French economic historian

Beatrice Cherrier is a historian of economics and associate professor at CREST, CNRS, and ENSAE/Ecole Polytechnique, France. Her research interests include the history of economics since World War II. She has been cited in the popular media on several topics in the history of economics, including theories of discrimination, the rise of the MIT economics department, and the representation of women in the economics profession.

== Biography ==

Beatrice Cherrier earned a BS in Economics from the Ecole Normale Supérieure de Cachan and in Management Science from The University Paris XII in 2001, a Master of Arts in the Methodology of Economics from the University of Paris Sorbonne in 2004, a PhD in the History of Economics from the University of Paris X-Nanterre, and a Habilitation from the University of Caen in 2016. She was a postdoctoral scholar at Duke University, an assistant professor at the University of Caen (Alençon Technical College) from 2012 to 2017, and served on the faculty of the CNRS & Théorie Économique, Modélisation, Application (THEMA), University of Cergy Pontoise as a tenured associate professor from 2017 to 2020. Since 2020, she has been an associate professor at CNRS, CREST, and ENSAE/Ecole Polytechnique. She was awarded the CNRS Bronze medal in 2021.

== Research ==

Professor Cherrier has studied how world events affected the intellectual development of Gunnar Myrdal, Jacob Marschak and Milton Friedman, and how economists’ individual visions combined in the development of the MIT economics department. In more recent work, she is studying the rise of applied economics, such as the rise of empirical work in urban economics, public economics, and macro econometric modeling, beginning in the mid-1960s. She has also studied changes in the classification of economic publications over time.

=== Selected works ===

- Cherrier, Beatrice. "Classifying economics: A history of the JEL codes." Journal of Economic Literature 55, no. 2 (2017): 545–79.
- Backhouse, Roger E., and Béatrice Cherrier. "The age of the applied economist: the transformation of economics since the 1970s." History of Political Economy 49, no.
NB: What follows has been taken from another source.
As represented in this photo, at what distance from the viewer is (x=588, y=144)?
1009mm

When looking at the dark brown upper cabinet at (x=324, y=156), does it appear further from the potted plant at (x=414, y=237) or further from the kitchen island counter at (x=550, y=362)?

Supplement (2017): 1-33.
- Cherrier, Beatrice. "The lucky consistency of Milton Friedman’s science and politics, 1933-1963." Building Chicago Economics (2011): 335–368.
- Cherrier, Béatrice. "Rationalizing human organization in an uncertain world: Jacob Marschak, from Ukrainian prisons to behavioral science laboratories." History of political economy 42, no. 3 (2010): 443–467.
- Cherrier, Beatrice. "Toward a History of Economics at MIT, 1940-72." History of Political Economy 46, no. suppl_1 (2014): 15–44.